February has been a rich month for fieldwork as everybody has an opinion on Carnival. Common discourse and normative values emphasise that contemporary Carnival is vulgar, it’s not really Trinidadian, all the wining (a dance where the main movement is gyrating the hips) and carrying on is indecent. A lot of women agree with this view, but it is undeniable that each year, hundreds of thousands of Trinidadian women play mas. I have been discussing this with Dr Dylan Kerrigan at the University of the West Indies, a fellow anthropologist who has expertise on gender, masculinities and Carnival.

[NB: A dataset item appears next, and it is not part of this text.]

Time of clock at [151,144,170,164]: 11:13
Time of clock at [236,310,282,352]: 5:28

We agree that Carnival has retained fractions of its potential for political subversion, perhaps now, not along the lines of race and class, but along the lines of gender. Carnival is the month of the year when a woman of any background, age and race can be extremely scantily clad, dance with whoever she likes and you don’t hear a peep from male onlookers or spectators. Yet, purchasing the space for freedom has an explicit economic dimension, paying for the pre-Carnival parties (fetes) and to play mas with big bands with their own food, drinks, portable bathrooms and security is an investment for a fun (safe) time. The demarcation of expensive fetes and bands makes sure that people of certain levels of society remain in their respective groupings. The one big contradiction to the prestige of going to expensive fetes and playing with big bands is that at this time of year, banks give special loans just for Carnival. People save money over a year (or two) or take out loans to visibly occupy spaces they don’t the rest of the year. Which brings me back to the ongoing theme of visibility.

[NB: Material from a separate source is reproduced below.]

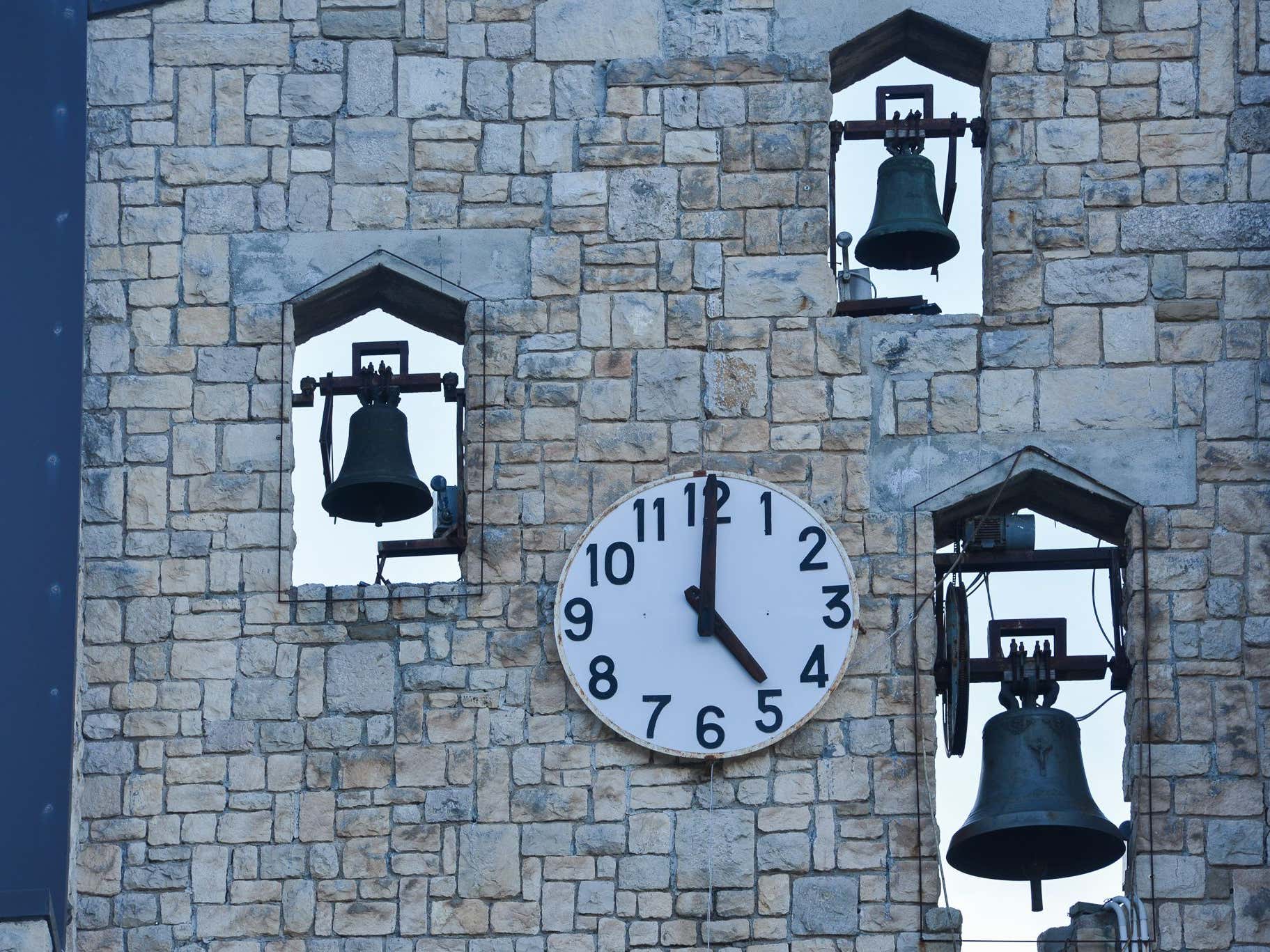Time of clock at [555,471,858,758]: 5:00
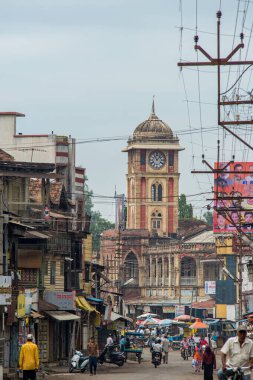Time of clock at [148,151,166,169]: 11:07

I thought that if so much money is being spent on parties and costumes, surely this is the time of year Facebook would be inundated with selfies and mirror shots. Carnival is the pinnacle of the year to be seen by others. With the prestige of fetes and bands, comes with being photographed. Danny Miller is currently doing an in depth study of one such photography company that takes photos in fetes and uploads them to social media and their own website, reminiscent of the society pages in newspapers and magazines. Trinidad is a small society with few print magazine publications. The biggest and most expensive bands publish their own magazines after Carnival, displaying photos of masqueraders on Carnival Monday or Tuesday. Anybody who plays mas with these bands could be potentially snapped for the magazine. The photos I have seen on Facebook of masqueraders have mostly been tagged by others. The extreme few selfies have been ‘before going out’ shots. I saw many people with camera phones on the day, but there is an etiquette of visibility that photos of you are posted by others. What is the point of being the show and being the spectacle for your own gaze, otherwise?

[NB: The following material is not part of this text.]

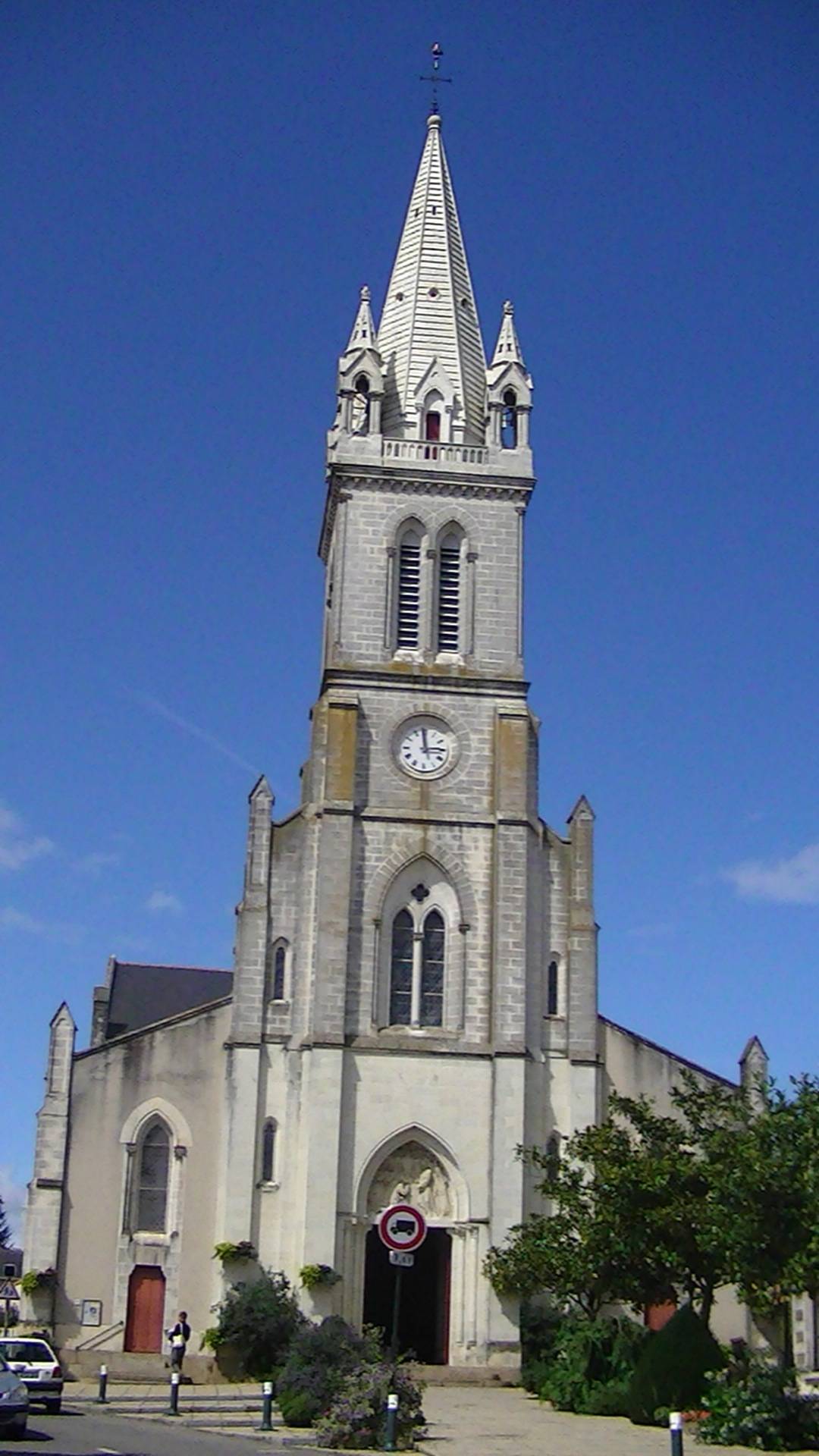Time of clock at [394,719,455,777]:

Contemporary society pages are now the pages of social media. Four major social photography companies regularly post photos of events they have photographed on Facebook and people can tag themselves. The brands of photographers and the brands of fetes and bands is another aspect of how Facebook is made Trinidadian, through emulating the society pages of print magazines.

*Callalloo: a local dish made of mixed vegetables and cooked together, but also a local idiom for the mixed culture of Trinidad.